急いで向かった為その言葉を向けられたのは僕では無かった。レギュラーメンバーの1人、原先輩である。

 

「ごめんって〜ガム忘れてたんだ」

 

寧ろ開き直っている様子で花宮さんの暴言と暴力をかわしヘラヘラと笑いながら今も尚遅れた原因となるガムを噛み続けている。彼らとバスケの練習をする様になり数日が経つがこれが恒例の様で他のメンバーは特にフォローすることもなく準備運動に励んでいる。

 

帝光の時には気づけなかったが花宮さんはメンバー全員にそれなりに甘く、メンバーの皆さんは花宮さんに忠実であった。本当はラフプレーをしなくても勝てるのだろう。実力も十分なのがこの数日でよく分かった。

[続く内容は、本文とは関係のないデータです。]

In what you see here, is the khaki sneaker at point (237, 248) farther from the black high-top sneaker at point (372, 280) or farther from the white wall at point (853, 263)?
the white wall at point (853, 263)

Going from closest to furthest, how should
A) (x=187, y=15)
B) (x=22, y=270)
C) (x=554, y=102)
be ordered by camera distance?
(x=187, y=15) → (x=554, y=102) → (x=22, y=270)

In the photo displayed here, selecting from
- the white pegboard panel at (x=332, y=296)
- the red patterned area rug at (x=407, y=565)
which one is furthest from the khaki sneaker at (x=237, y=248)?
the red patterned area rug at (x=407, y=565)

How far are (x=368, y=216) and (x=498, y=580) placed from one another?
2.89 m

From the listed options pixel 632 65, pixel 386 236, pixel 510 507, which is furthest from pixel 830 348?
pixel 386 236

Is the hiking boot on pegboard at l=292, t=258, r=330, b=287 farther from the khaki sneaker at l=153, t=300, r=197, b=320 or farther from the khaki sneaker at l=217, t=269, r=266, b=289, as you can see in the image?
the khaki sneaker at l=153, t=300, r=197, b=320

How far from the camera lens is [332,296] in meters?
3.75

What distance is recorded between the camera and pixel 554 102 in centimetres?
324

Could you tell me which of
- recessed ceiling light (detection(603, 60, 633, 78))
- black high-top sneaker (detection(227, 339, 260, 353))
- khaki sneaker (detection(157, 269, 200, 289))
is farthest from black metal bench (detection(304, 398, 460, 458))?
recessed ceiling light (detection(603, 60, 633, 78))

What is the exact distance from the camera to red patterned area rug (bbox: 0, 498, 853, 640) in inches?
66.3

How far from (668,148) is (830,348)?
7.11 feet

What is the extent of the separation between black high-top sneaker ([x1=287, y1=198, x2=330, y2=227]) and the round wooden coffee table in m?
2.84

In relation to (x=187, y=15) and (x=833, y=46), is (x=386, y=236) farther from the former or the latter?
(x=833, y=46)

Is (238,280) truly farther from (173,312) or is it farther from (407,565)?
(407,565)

念入りな体操も花宮さんからの命令とあればしっかりとこなす様だ。

( …原先輩は少し雑だった様な気もするが )

 

「よし、始めるぞ。黒子は感覚取り戻し次第俺達と混ざれ。お前らは軽くアップ。」

 

元々少ない体力な上に二,三ヶ月 バスケットをしていなかった僕の身体は思っていた以上に訛っていた様で数日経って漸く皆さんについていけるようになった。

しかし心配症な花宮さんはまだ練習に加えてくれる気は無いようで、自身のアップも兼ねて僕の相手をしてくれる。

 

「そろそろ3on3してもいいんじゃないか?黒子も慣れてきただろ。」

 

アップが終わりベンチにもたれかかっていれば花宮さんと山崎先輩が話しているのが耳に入る。返答を待てば少し悩んでいるようで チラリと視線を寄越した花宮さんと目が合い呼吸を整えれば頷く。

 

「…仕方ねぇ、やるか。黒子!」

 

あいつらを倒す為なら無理も承知だ。

負ける事を教えなくては。

靴紐を結び直せば暖かく迎えてくれる優しい空間へと僕は駆け出した。